> Task data:
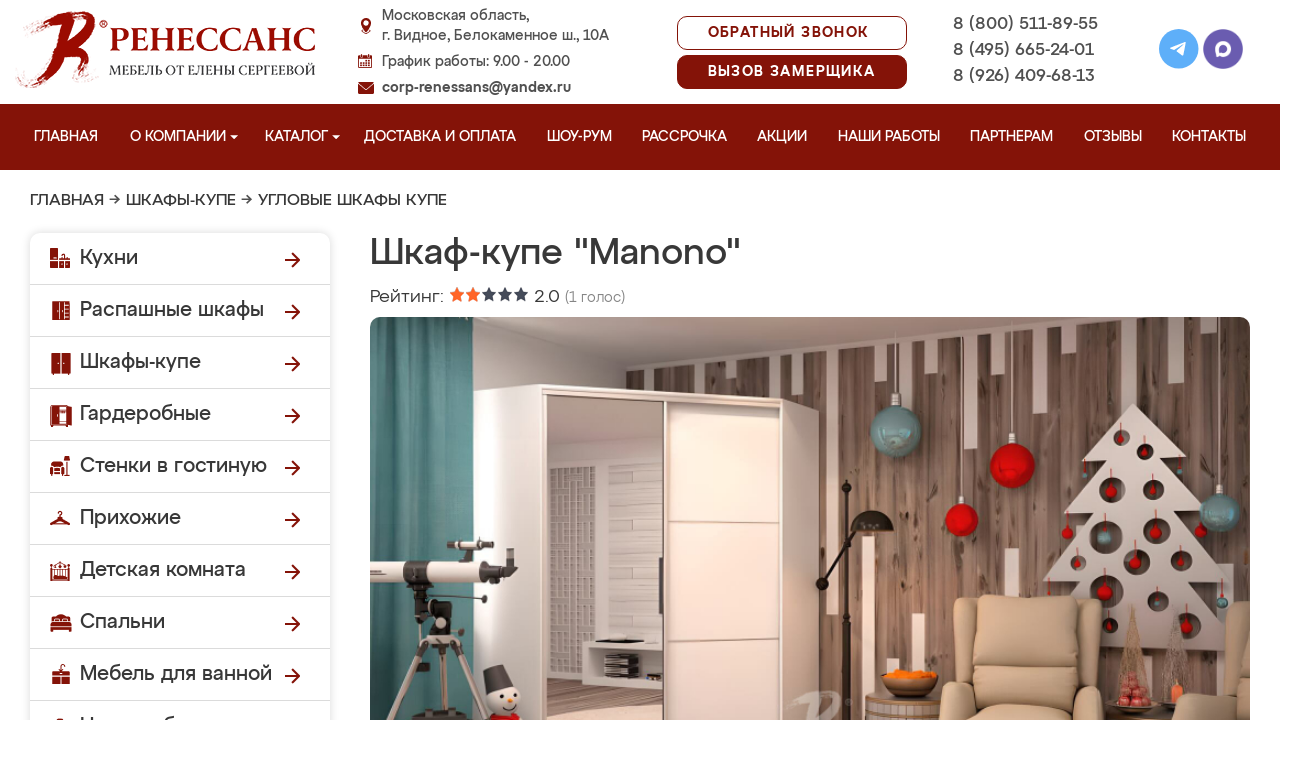

--- FILE ---
content_type: text/css
request_url: https://leninsk-mebel.ru/design/renessans/css/themes/default/default.css
body_size: 413
content:
.theme-default .nivoSlider{position:relative;background:url(loading.gif) no-repeat 50% 50%;width:100$;min-height:115px;}.theme-default .nivoSlider img{position:absolute;top:0px;left:0px;display:none;}.theme-default .nivoSlider a{border:0;display:block;}.theme-default .nivo-controlNav{text-align:center;padding:0;width:100%;}.theme-default .nivo-controlNav a{display:inline-block;width:22px;height:22px;background:url(bullets.png) no-repeat;text-indent:-9999px;border:0;margin:0 2px;}.theme-default .nivo-controlNav a.active{background-position:0 -22px;}.theme-default .nivo-directionNav a{display:block;width:60px;height:60px;background:url(arrows.png) no-repeat;text-indent:-9999px;border:0;opacity:0;-webkit-transition:all 200ms ease-in-out;-moz-transition:all 200ms ease-in-out;-o-transition:all 200ms ease-in-out;transition:all 200ms ease-in-out;}.theme-default:hover .nivo-directionNav a{opacity:0.8;}.theme-default a.nivo-nextNav{background-position:-60px 0;right:15px;}.theme-default a.nivo-prevNav{left:15px;}.theme-default .nivo-caption{font-family:Helvetica, Arial, sans-serif;}.theme-default .nivo-caption a{color:#fff;border-bottom:1px dotted #fff;}.theme-default .nivo-caption a:hover{color:#fff;}.theme-default .nivo-controlNav.nivo-thumbs-enabled{width:100%;}.theme-default .nivo-controlNav.nivo-thumbs-enabled a{width:auto;height:auto;background:none;margin-bottom:5px;}.theme-default .nivo-controlNav.nivo-thumbs-enabled img{display:block;width:120px;height:auto;}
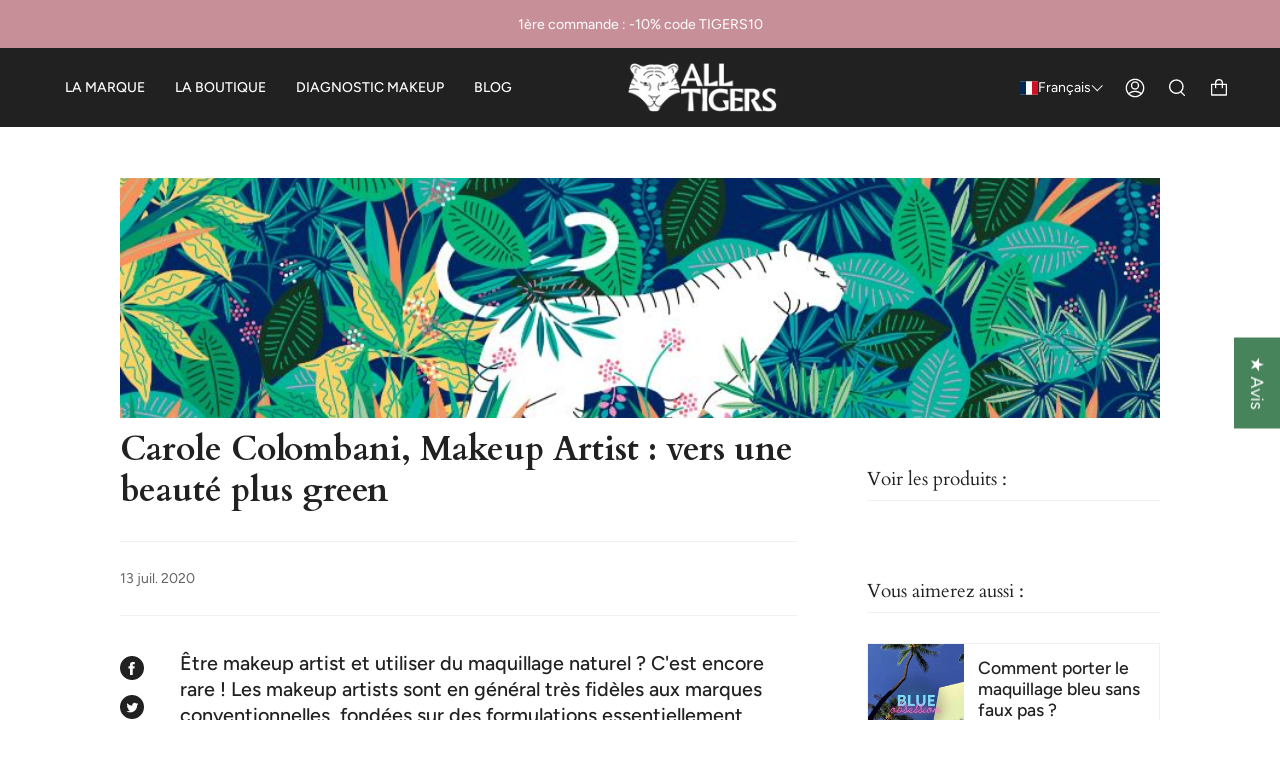

--- FILE ---
content_type: text/css
request_url: https://all-tigers.com/cdn/shop/t/15/assets/font-settings.css?v=59261327890673411441759332333
body_size: 218
content:
@font-face{font-family:Cardo;font-weight:400;font-style:normal;font-display:swap;src:url(//all-tigers.com/cdn/fonts/cardo/cardo_n4.8d7bdd0369840597cbb62dc8a447619701d8d34a.woff2?h1=YWxsLXRpZ2Vycy5jb20&h2=d3d3LmVuLmFsbC10aWdlcnMuY29t&h3=cHJlY29tbWFuZGUuYWxsLXRpZ2Vycy5jb20&h4=YWxsdGlnZXJzLmFjY291bnQubXlzaG9waWZ5LmNvbQ&hmac=de0809eb68dc746d9cd19f84a9ed04601d2cc49e2a338b0a3116a57ed44899d7) format("woff2"),url(//all-tigers.com/cdn/fonts/cardo/cardo_n4.23b63d1eff80cb5da813c4cccb6427058253ce24.woff?h1=YWxsLXRpZ2Vycy5jb20&h2=d3d3LmVuLmFsbC10aWdlcnMuY29t&h3=cHJlY29tbWFuZGUuYWxsLXRpZ2Vycy5jb20&h4=YWxsdGlnZXJzLmFjY291bnQubXlzaG9waWZ5LmNvbQ&hmac=219264f37ac6dfa4d7b303ce592b3e80092b76c07e0e6c82b5fc4d921b95ba60) format("woff")}@font-face{font-family:Figtree;font-weight:400;font-style:normal;font-display:swap;src:url(//all-tigers.com/cdn/fonts/figtree/figtree_n4.3c0838aba1701047e60be6a99a1b0a40ce9b8419.woff2?h1=YWxsLXRpZ2Vycy5jb20&h2=d3d3LmVuLmFsbC10aWdlcnMuY29t&h3=cHJlY29tbWFuZGUuYWxsLXRpZ2Vycy5jb20&h4=YWxsdGlnZXJzLmFjY291bnQubXlzaG9waWZ5LmNvbQ&hmac=cb86aed3ff1020a1c4c588c6f6211f8a2e6360f177c6068b3cf4795c893b22d3) format("woff2"),url(//all-tigers.com/cdn/fonts/figtree/figtree_n4.c0575d1db21fc3821f17fd6617d3dee552312137.woff?h1=YWxsLXRpZ2Vycy5jb20&h2=d3d3LmVuLmFsbC10aWdlcnMuY29t&h3=cHJlY29tbWFuZGUuYWxsLXRpZ2Vycy5jb20&h4=YWxsdGlnZXJzLmFjY291bnQubXlzaG9waWZ5LmNvbQ&hmac=326d60dfd726f4d8d30125b7cceead7f6f3e2287338b8453f16ca754d576a029) format("woff")}@font-face{font-family:Cardo;font-weight:700;font-style:normal;font-display:swap;src:url(//all-tigers.com/cdn/fonts/cardo/cardo_n7.d1764502b55968f897125797ed59f6abd5dc8593.woff2?h1=YWxsLXRpZ2Vycy5jb20&h2=d3d3LmVuLmFsbC10aWdlcnMuY29t&h3=cHJlY29tbWFuZGUuYWxsLXRpZ2Vycy5jb20&h4=YWxsdGlnZXJzLmFjY291bnQubXlzaG9waWZ5LmNvbQ&hmac=6bc0869a543dcdb62b20290a33271cf08d9e7978d1d6ba463f65f5420ab76569) format("woff2"),url(//all-tigers.com/cdn/fonts/cardo/cardo_n7.b5d64d4147ade913d679fed9918dc44cbe8121d2.woff?h1=YWxsLXRpZ2Vycy5jb20&h2=d3d3LmVuLmFsbC10aWdlcnMuY29t&h3=cHJlY29tbWFuZGUuYWxsLXRpZ2Vycy5jb20&h4=YWxsdGlnZXJzLmFjY291bnQubXlzaG9waWZ5LmNvbQ&hmac=5f6063db4bb72f2999f71d8925eb2f99682758c575daac4520b6f55f0ac6b66d) format("woff")}@font-face{font-family:Figtree;font-weight:500;font-style:normal;font-display:swap;src:url(//all-tigers.com/cdn/fonts/figtree/figtree_n5.3b6b7df38aa5986536945796e1f947445832047c.woff2?h1=YWxsLXRpZ2Vycy5jb20&h2=d3d3LmVuLmFsbC10aWdlcnMuY29t&h3=cHJlY29tbWFuZGUuYWxsLXRpZ2Vycy5jb20&h4=YWxsdGlnZXJzLmFjY291bnQubXlzaG9waWZ5LmNvbQ&hmac=6397d6fe4cd196fb54316b52e8650cfe30cda0d10cdb67df2cca5ad111796e73) format("woff2"),url(//all-tigers.com/cdn/fonts/figtree/figtree_n5.f26bf6dcae278b0ed902605f6605fa3338e81dab.woff?h1=YWxsLXRpZ2Vycy5jb20&h2=d3d3LmVuLmFsbC10aWdlcnMuY29t&h3=cHJlY29tbWFuZGUuYWxsLXRpZ2Vycy5jb20&h4=YWxsdGlnZXJzLmFjY291bnQubXlzaG9waWZ5LmNvbQ&hmac=1b3e04933d246087be02c5d9443af775c14b3dd092fee2a1783fb76ff5e5df58) format("woff")}@font-face{font-family:Figtree;font-weight:400;font-style:italic;font-display:swap;src:url(//all-tigers.com/cdn/fonts/figtree/figtree_i4.89f7a4275c064845c304a4cf8a4a586060656db2.woff2?h1=YWxsLXRpZ2Vycy5jb20&h2=d3d3LmVuLmFsbC10aWdlcnMuY29t&h3=cHJlY29tbWFuZGUuYWxsLXRpZ2Vycy5jb20&h4=YWxsdGlnZXJzLmFjY291bnQubXlzaG9waWZ5LmNvbQ&hmac=f8e8193d5f2d1a27675c4ea9b11cc1c7d1ea2d27c16728e60f93d5328e59f3c6) format("woff2"),url(//all-tigers.com/cdn/fonts/figtree/figtree_i4.6f955aaaafc55a22ffc1f32ecf3756859a5ad3e2.woff?h1=YWxsLXRpZ2Vycy5jb20&h2=d3d3LmVuLmFsbC10aWdlcnMuY29t&h3=cHJlY29tbWFuZGUuYWxsLXRpZ2Vycy5jb20&h4=YWxsdGlnZXJzLmFjY291bnQubXlzaG9waWZ5LmNvbQ&hmac=b9d5f92d5e0145b274964ec28bb516a630d9873963a7a0abbe473ad814b5562e) format("woff")}@font-face{font-family:Figtree;font-weight:500;font-style:italic;font-display:swap;src:url(//all-tigers.com/cdn/fonts/figtree/figtree_i5.969396f679a62854cf82dbf67acc5721e41351f0.woff2?h1=YWxsLXRpZ2Vycy5jb20&h2=d3d3LmVuLmFsbC10aWdlcnMuY29t&h3=cHJlY29tbWFuZGUuYWxsLXRpZ2Vycy5jb20&h4=YWxsdGlnZXJzLmFjY291bnQubXlzaG9waWZ5LmNvbQ&hmac=9946a8a175daaff691fb0ae41efa067782cfe0e5fe692f2adf2dc5ce9bbb1918) format("woff2"),url(//all-tigers.com/cdn/fonts/figtree/figtree_i5.93bc1cad6c73ca9815f9777c49176dfc9d2890dd.woff?h1=YWxsLXRpZ2Vycy5jb20&h2=d3d3LmVuLmFsbC10aWdlcnMuY29t&h3=cHJlY29tbWFuZGUuYWxsLXRpZ2Vycy5jb20&h4=YWxsdGlnZXJzLmFjY291bnQubXlzaG9waWZ5LmNvbQ&hmac=ef04e87cdb4dc88e16ec65911f92f4ed0d2bc4bf453385d4825df23e1328f7a9) format("woff")}
/*# sourceMappingURL=/cdn/shop/t/15/assets/font-settings.css.map?v=59261327890673411441759332333 */
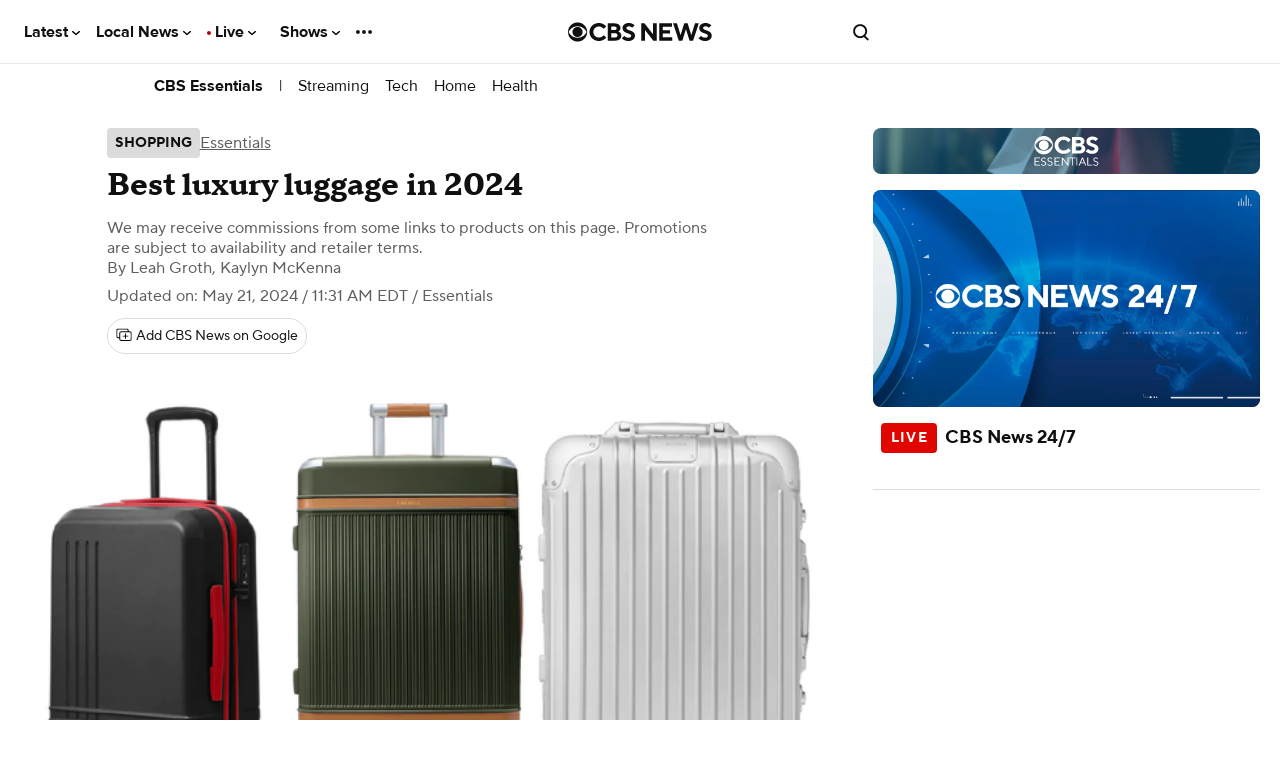

--- FILE ---
content_type: application/javascript
request_url: https://www.cbsnews.com/fly/bundles/cbsnewscore/js-build/third-party/narrativ.js?v=ad3a69a4fcce4b23d2a33e01828784d6
body_size: -377
content:
define([],function(){CBSNEWS.features.executeWithConsent(["narrativ"],"targeting",function(){window.NRTV_EVENT_DATA={donotlink:!0},require(["https://static.narrativ.com/tags/cbsnews.js"])},this)});

--- FILE ---
content_type: application/javascript
request_url: https://www.cbsnews.com/fly/bundles/cbsnewscore/js-build/third-party/skimlinks.js?v=ad3a69a4fcce4b23d2a33e01828784d6
body_size: -398
content:
define([],function(){CBSNEWS.features.executeWithConsent(["skimlinks"],"targeting",function(){window.skimlinks_exclude=["shop-links.co","shop-edits.co"],require([CBSNEWS.skimlinks.path])},this)});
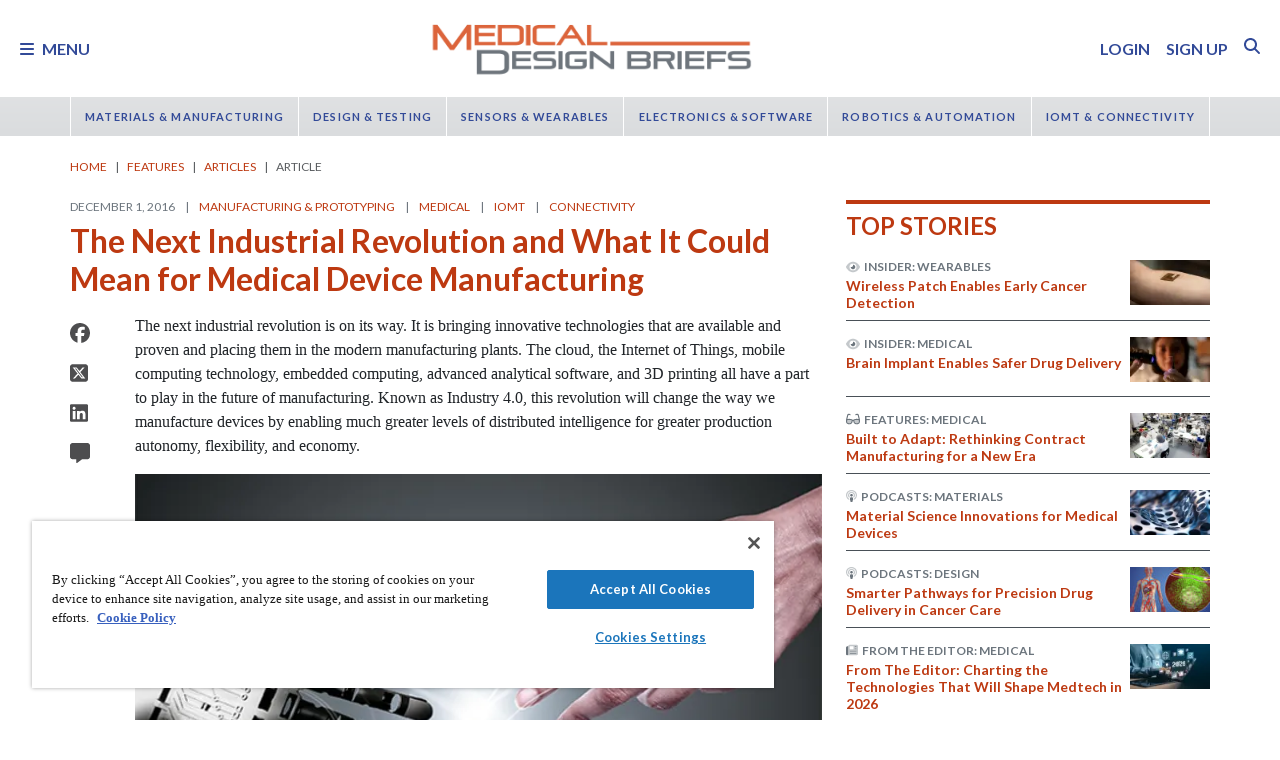

--- FILE ---
content_type: text/html; charset=utf-8
request_url: https://www.google.com/recaptcha/api2/aframe
body_size: 182
content:
<!DOCTYPE HTML><html><head><meta http-equiv="content-type" content="text/html; charset=UTF-8"></head><body><script nonce="cczeCr04T6Tpbxjl5OTMFQ">/** Anti-fraud and anti-abuse applications only. See google.com/recaptcha */ try{var clients={'sodar':'https://pagead2.googlesyndication.com/pagead/sodar?'};window.addEventListener("message",function(a){try{if(a.source===window.parent){var b=JSON.parse(a.data);var c=clients[b['id']];if(c){var d=document.createElement('img');d.src=c+b['params']+'&rc='+(localStorage.getItem("rc::a")?sessionStorage.getItem("rc::b"):"");window.document.body.appendChild(d);sessionStorage.setItem("rc::e",parseInt(sessionStorage.getItem("rc::e")||0)+1);localStorage.setItem("rc::h",'1768664923792');}}}catch(b){}});window.parent.postMessage("_grecaptcha_ready", "*");}catch(b){}</script></body></html>

--- FILE ---
content_type: text/css
request_url: https://tags.srv.stackadapt.com/sa.css
body_size: -11
content:
:root {
    --sa-uid: '0-64dee951-16d6-591c-5d5b-8f215837fe05';
}

--- FILE ---
content_type: image/svg+xml
request_url: https://ka-p.fontawesome.com/releases/v6.7.2/svgs/duotone/sensor-cloud.svg?token=e04325f501
body_size: 222
content:
<svg xmlns="http://www.w3.org/2000/svg" viewBox="0 0 640 512"><!--! Font Awesome Pro 6.7.2 by @fontawesome - https://fontawesome.com License - https://fontawesome.com/license (Commercial License) Copyright 2024 Fonticons, Inc. --><defs><style>.fa-secondary{opacity:.4}</style></defs><path class="fa-secondary" d="M0 96C0 60.7 28.7 32 64 32l320 0c35.3 0 64 28.7 64 64l0 138.8c-14.5-6.9-30.8-10.8-48-10.8c-60.1 0-109.1 47.3-111.9 106.7C250.2 348.7 224 387.3 224 432c0 17.2 3.9 33.5 10.8 48L64 480c-35.3 0-64-28.7-64-64L0 96zm64 24l0 144c0 13.3 10.7 24 24 24s24-10.7 24-24l0-144c0-13.3-10.7-24-24-24s-24 10.7-24 24zm96 0l0 144c0 13.3 10.7 24 24 24s24-10.7 24-24l0-144c0-13.3-10.7-24-24-24s-24 10.7-24 24z"/><path class="fa-primary" d="M256 432c0 44.2 35.8 80 80 80l224 0c44.2 0 80-35.8 80-80c0-39-27.9-71.5-64.8-78.6c.5-3.1 .8-6.2 .8-9.4c0-30.9-25.1-56-56-56c-18.1 0-34.1 8.6-44.4 21.8C464.8 278.5 435 256 400 256c-44.2 0-80 35.8-80 80c0 5.9 .6 11.7 1.9 17.2C284.4 359.9 256 392.6 256 432z"/></svg>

> What you will do:
The answer must be every line from the records above that contains the word "targeting", copied out.

> Problem solution:
define([],function(){CBSNEWS.features.executeWithConsent(["narrativ"],"targeting",function(){window.NRTV_EVENT_DATA={donotlink:!0},require(["https://static.narrativ.com/tags/cbsnews.js"])},this)});
define([],function(){CBSNEWS.features.executeWithConsent(["skimlinks"],"targeting",function(){window.skimlinks_exclude=["shop-links.co","shop-edits.co"],require([CBSNEWS.skimlinks.path])},this)});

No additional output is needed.